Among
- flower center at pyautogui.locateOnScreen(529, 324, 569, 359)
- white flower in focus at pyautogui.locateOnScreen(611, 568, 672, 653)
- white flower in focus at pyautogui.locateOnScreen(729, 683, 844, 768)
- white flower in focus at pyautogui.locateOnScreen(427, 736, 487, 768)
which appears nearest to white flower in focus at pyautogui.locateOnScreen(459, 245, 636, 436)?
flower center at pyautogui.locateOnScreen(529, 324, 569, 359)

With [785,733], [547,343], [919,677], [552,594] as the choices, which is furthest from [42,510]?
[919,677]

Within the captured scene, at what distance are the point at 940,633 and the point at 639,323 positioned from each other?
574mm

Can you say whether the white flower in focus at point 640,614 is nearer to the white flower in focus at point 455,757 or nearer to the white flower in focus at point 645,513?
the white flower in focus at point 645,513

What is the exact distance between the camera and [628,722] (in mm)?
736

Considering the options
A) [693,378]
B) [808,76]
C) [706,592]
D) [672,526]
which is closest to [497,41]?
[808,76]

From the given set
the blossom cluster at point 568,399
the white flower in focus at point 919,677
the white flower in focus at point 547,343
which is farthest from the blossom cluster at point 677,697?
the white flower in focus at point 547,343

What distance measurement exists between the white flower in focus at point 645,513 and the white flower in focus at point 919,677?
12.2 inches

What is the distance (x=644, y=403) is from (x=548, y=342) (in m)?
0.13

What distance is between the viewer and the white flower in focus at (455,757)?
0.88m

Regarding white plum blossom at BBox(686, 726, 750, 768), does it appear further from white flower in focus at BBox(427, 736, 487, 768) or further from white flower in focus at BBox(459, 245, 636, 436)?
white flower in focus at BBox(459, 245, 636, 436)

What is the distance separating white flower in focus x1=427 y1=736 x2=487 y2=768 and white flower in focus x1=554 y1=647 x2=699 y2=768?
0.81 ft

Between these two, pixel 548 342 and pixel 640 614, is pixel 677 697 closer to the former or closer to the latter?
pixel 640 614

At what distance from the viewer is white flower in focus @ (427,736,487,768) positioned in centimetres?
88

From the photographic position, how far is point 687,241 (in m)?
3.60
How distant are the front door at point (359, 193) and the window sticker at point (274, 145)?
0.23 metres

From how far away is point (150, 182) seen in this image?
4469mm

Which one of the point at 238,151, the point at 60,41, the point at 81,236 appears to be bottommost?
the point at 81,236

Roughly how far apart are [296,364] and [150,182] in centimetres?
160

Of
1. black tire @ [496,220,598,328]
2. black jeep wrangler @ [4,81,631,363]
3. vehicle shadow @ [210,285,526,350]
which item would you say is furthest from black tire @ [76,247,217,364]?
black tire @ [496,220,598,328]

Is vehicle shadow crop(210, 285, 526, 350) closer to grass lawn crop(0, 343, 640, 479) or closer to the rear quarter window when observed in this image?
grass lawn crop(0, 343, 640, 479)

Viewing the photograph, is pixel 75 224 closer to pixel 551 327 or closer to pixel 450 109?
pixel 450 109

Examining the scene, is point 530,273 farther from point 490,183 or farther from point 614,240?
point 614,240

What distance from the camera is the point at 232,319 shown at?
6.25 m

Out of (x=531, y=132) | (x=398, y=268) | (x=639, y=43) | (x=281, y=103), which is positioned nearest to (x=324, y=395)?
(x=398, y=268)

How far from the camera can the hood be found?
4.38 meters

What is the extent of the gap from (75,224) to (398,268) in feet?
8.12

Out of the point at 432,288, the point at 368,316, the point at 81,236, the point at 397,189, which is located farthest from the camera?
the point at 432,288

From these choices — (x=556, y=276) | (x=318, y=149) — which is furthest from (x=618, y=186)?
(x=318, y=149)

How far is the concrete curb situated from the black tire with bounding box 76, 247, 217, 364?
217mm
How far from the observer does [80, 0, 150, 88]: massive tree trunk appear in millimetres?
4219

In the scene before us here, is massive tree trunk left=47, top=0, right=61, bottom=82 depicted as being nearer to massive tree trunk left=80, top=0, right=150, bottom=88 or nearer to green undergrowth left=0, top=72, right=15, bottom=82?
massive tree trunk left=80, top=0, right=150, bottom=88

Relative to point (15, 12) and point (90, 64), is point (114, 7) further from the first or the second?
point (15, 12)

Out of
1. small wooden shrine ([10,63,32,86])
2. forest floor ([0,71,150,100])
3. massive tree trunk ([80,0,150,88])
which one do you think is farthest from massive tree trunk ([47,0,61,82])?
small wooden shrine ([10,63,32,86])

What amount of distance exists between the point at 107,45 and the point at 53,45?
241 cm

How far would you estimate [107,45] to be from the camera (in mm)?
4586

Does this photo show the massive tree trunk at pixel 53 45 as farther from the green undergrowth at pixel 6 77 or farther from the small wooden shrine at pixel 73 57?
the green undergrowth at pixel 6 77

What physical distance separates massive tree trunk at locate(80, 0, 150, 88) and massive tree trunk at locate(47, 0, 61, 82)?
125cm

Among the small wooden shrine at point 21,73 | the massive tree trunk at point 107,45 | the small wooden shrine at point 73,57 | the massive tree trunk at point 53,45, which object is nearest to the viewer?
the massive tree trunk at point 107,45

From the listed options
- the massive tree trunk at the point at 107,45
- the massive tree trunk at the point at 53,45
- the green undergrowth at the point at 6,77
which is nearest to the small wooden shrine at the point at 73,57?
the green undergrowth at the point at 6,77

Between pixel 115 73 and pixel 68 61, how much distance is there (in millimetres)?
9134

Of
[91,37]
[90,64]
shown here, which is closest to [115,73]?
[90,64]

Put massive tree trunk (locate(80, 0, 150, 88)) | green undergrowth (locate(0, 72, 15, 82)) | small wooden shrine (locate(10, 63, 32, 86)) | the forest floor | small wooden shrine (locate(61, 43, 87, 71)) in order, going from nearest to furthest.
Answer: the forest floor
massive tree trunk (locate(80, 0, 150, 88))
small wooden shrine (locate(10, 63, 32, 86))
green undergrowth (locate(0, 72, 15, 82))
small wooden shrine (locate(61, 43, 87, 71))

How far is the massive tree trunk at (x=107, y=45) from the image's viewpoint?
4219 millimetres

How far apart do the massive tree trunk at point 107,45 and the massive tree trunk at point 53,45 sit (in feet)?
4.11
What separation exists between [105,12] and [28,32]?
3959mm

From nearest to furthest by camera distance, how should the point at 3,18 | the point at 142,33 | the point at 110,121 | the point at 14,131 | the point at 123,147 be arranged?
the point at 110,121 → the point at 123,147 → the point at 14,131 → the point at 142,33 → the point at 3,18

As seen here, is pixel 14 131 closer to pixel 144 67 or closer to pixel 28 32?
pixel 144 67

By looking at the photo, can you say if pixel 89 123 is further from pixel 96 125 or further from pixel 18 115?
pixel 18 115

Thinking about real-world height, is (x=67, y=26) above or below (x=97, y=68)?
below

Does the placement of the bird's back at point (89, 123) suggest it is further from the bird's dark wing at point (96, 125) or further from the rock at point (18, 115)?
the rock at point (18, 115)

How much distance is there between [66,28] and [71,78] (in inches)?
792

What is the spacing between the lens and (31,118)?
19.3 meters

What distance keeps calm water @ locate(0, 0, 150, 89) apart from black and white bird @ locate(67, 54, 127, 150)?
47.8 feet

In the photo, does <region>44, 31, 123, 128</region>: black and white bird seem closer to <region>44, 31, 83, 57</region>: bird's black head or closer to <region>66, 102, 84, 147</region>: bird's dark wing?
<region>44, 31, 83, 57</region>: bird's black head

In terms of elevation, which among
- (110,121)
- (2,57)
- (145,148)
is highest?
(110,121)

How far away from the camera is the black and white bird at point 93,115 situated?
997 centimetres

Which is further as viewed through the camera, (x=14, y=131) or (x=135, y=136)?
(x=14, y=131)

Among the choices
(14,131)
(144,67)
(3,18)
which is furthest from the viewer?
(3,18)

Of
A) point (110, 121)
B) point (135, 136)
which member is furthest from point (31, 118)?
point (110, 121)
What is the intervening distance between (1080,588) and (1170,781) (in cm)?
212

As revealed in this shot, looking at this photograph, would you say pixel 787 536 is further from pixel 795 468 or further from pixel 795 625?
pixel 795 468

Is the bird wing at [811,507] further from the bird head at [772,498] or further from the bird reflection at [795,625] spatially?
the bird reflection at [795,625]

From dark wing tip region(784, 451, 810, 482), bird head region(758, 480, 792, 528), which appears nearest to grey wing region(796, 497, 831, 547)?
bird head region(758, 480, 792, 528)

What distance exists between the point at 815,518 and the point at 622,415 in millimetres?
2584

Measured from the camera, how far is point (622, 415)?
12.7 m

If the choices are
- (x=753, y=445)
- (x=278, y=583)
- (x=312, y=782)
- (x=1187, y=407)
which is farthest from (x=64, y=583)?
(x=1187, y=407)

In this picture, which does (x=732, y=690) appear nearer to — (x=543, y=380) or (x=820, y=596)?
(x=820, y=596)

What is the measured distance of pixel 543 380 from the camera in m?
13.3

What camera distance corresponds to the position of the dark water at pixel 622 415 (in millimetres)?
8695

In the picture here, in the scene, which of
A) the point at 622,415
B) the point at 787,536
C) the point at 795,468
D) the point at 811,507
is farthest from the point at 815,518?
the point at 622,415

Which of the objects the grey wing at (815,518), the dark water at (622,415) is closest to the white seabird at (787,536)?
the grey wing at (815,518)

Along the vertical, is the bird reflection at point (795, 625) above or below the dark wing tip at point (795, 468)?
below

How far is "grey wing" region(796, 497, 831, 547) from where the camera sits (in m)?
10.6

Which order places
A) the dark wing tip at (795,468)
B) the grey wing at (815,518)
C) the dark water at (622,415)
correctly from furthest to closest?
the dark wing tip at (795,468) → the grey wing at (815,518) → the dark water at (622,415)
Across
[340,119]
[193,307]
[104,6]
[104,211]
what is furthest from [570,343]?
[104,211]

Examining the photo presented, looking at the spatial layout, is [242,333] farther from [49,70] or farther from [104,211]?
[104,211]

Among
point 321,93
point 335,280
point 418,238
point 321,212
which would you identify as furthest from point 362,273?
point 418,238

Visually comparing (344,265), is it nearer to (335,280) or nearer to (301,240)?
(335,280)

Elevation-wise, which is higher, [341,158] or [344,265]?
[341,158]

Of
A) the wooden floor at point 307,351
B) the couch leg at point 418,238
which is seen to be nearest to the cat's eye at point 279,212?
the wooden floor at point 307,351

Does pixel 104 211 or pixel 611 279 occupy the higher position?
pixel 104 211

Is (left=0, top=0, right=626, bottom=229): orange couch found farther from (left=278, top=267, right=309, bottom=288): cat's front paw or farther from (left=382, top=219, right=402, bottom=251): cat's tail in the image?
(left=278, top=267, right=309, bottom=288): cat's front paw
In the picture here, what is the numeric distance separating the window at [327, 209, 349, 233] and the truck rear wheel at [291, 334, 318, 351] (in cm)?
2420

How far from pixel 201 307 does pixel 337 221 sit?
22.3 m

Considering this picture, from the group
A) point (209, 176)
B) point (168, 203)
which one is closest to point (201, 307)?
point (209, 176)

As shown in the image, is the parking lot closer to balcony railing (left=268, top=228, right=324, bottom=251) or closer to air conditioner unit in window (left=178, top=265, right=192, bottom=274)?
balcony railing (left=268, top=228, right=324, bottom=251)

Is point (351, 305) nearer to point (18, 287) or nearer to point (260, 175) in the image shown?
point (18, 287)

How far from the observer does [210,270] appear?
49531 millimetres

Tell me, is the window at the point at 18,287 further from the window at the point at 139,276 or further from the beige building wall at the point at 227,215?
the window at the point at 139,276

* _Requirement_
Write the material above as a JSON list of strings, one string per line, running from the line with "Visually comparing (344,265), is" through the end of the material and leaving out blank lines.

* _Answer to this problem_
[
  "Visually comparing (344,265), is it nearer to (335,280) or nearer to (301,240)?",
  "(335,280)",
  "Elevation-wise, which is higher, [341,158] or [344,265]?",
  "[341,158]",
  "Of",
  "A) the wooden floor at point 307,351",
  "B) the couch leg at point 418,238",
  "which is seen to be nearest to the cat's eye at point 279,212?",
  "the wooden floor at point 307,351",
  "Does pixel 104 211 or pixel 611 279 occupy the higher position?",
  "pixel 104 211",
  "Is (left=0, top=0, right=626, bottom=229): orange couch found farther from (left=278, top=267, right=309, bottom=288): cat's front paw or farther from (left=382, top=219, right=402, bottom=251): cat's tail in the image?",
  "(left=278, top=267, right=309, bottom=288): cat's front paw",
  "In the picture here, what is the numeric distance separating the window at [327, 209, 349, 233] and the truck rear wheel at [291, 334, 318, 351] (in cm)?",
  "2420",
  "How far from pixel 201 307 does pixel 337 221 sit?",
  "22.3 m",
  "Considering this picture, from the group",
  "A) point (209, 176)",
  "B) point (168, 203)",
  "which one is closest to point (201, 307)?",
  "point (209, 176)",
  "As shown in the image, is the parking lot closer to balcony railing (left=268, top=228, right=324, bottom=251) or closer to air conditioner unit in window (left=178, top=265, right=192, bottom=274)?",
  "balcony railing (left=268, top=228, right=324, bottom=251)",
  "Is point (351, 305) nearer to point (18, 287) or nearer to point (260, 175) in the image shown?",
  "point (18, 287)",
  "How far from the observer does [210,270] appear?",
  "49531 millimetres",
  "Tell me, is the window at the point at 18,287 further from the window at the point at 139,276 or further from the beige building wall at the point at 227,215?",
  "the window at the point at 139,276"
]